Source data
==========

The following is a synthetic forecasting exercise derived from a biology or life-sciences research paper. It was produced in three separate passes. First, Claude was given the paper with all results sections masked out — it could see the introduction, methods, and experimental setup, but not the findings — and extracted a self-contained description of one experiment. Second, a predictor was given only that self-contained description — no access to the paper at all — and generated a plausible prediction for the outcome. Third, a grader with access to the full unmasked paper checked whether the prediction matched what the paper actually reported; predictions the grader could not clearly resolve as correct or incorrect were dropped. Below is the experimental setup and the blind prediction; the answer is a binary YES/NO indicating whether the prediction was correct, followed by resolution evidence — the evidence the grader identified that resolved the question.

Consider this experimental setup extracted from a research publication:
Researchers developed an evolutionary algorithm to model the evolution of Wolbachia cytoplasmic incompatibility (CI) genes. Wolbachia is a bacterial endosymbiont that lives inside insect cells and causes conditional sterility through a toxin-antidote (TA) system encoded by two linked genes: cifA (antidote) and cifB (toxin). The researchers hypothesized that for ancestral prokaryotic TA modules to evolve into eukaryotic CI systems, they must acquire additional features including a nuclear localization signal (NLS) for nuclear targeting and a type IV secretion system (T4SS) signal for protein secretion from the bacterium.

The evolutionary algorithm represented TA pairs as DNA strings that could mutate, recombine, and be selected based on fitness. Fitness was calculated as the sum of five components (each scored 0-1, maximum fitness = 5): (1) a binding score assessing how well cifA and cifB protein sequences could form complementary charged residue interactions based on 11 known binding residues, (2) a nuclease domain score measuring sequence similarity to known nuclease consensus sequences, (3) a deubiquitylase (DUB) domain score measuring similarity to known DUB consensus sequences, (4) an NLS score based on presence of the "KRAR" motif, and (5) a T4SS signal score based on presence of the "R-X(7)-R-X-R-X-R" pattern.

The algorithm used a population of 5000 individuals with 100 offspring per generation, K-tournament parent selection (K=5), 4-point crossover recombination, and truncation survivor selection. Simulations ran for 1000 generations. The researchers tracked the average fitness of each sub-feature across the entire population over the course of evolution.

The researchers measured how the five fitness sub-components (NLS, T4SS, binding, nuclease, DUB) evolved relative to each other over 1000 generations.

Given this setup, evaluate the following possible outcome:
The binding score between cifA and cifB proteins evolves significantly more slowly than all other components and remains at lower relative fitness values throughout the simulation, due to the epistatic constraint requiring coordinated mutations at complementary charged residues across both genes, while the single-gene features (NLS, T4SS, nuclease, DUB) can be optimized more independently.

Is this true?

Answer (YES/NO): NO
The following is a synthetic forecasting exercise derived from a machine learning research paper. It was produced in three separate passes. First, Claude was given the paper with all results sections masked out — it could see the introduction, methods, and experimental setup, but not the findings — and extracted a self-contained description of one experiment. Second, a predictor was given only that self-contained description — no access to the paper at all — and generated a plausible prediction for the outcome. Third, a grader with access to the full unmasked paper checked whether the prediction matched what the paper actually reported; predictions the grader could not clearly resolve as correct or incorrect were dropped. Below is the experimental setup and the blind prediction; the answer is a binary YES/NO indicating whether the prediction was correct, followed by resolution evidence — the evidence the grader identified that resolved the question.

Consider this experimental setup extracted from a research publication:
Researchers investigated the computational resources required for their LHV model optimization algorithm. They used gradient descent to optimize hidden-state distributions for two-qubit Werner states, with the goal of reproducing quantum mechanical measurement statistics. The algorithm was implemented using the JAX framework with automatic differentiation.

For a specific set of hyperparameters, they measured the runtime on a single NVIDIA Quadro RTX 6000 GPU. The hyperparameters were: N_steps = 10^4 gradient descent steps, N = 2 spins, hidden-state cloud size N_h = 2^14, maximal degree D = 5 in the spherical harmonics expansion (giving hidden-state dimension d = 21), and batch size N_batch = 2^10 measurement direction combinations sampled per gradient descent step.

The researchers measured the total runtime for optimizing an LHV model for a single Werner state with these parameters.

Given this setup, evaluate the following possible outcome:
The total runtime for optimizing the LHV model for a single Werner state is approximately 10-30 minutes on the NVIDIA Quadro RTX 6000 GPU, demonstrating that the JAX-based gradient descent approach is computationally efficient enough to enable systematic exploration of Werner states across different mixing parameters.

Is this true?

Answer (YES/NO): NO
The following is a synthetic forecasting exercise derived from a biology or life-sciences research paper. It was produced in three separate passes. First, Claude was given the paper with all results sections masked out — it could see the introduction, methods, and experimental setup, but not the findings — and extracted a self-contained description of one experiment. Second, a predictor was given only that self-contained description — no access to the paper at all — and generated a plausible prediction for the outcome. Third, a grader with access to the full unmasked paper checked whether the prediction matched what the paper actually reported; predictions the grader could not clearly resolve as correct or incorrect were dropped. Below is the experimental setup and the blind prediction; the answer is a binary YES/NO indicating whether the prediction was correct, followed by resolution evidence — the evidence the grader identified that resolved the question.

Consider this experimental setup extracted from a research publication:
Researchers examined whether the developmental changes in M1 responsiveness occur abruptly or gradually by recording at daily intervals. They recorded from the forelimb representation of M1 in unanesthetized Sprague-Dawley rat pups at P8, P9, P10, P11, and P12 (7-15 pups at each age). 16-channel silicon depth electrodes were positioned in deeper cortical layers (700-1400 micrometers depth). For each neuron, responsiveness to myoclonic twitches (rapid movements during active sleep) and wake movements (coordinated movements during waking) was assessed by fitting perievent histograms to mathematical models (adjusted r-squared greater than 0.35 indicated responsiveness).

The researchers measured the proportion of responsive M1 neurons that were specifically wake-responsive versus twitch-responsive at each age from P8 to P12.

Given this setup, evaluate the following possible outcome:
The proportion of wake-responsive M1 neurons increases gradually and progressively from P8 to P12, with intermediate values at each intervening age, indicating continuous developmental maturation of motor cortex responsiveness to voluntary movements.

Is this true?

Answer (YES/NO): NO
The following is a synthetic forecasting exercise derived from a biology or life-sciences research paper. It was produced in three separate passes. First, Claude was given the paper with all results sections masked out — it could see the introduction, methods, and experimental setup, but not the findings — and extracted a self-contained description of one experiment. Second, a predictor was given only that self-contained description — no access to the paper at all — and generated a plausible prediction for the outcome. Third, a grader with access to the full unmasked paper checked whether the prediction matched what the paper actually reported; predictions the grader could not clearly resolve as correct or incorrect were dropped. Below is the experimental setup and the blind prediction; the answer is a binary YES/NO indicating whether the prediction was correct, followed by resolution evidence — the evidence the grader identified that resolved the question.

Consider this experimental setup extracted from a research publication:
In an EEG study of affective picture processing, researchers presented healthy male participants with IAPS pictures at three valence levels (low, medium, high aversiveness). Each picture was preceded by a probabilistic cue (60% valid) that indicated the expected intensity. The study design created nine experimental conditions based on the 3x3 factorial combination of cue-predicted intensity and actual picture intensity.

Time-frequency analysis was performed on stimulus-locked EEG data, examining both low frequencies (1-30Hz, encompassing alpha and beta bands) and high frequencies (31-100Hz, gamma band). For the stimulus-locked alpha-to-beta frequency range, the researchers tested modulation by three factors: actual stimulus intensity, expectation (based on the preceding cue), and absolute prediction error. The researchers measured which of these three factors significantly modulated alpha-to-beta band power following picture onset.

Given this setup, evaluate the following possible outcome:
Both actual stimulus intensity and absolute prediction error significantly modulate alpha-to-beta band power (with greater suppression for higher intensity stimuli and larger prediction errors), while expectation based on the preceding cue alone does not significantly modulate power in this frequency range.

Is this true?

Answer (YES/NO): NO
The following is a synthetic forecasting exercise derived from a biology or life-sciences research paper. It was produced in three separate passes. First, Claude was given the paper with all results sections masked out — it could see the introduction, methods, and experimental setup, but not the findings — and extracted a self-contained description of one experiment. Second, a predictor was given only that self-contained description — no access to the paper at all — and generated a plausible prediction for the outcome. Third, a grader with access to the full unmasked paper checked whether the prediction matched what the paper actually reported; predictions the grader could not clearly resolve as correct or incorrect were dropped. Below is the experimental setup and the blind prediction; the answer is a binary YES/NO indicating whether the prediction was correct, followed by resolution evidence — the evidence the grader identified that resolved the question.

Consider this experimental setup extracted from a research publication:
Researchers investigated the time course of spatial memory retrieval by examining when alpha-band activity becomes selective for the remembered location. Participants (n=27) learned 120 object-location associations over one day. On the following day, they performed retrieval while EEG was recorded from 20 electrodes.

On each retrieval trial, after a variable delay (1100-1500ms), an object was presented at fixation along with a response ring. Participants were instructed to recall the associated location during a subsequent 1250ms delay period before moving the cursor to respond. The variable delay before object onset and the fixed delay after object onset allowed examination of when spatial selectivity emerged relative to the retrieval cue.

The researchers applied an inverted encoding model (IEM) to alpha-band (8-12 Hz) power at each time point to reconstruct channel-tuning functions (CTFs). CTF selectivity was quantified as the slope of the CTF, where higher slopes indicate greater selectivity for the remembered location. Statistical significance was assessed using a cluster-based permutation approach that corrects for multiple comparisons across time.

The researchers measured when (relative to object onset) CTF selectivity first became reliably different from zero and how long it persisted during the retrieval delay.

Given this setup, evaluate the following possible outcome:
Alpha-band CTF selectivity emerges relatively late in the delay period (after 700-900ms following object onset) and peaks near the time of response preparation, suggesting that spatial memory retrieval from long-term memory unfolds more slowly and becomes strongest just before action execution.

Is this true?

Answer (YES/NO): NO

==========

▸ What to do
Give solely the number of lines in the data that contain the string "coordinated".

▸ Task output
2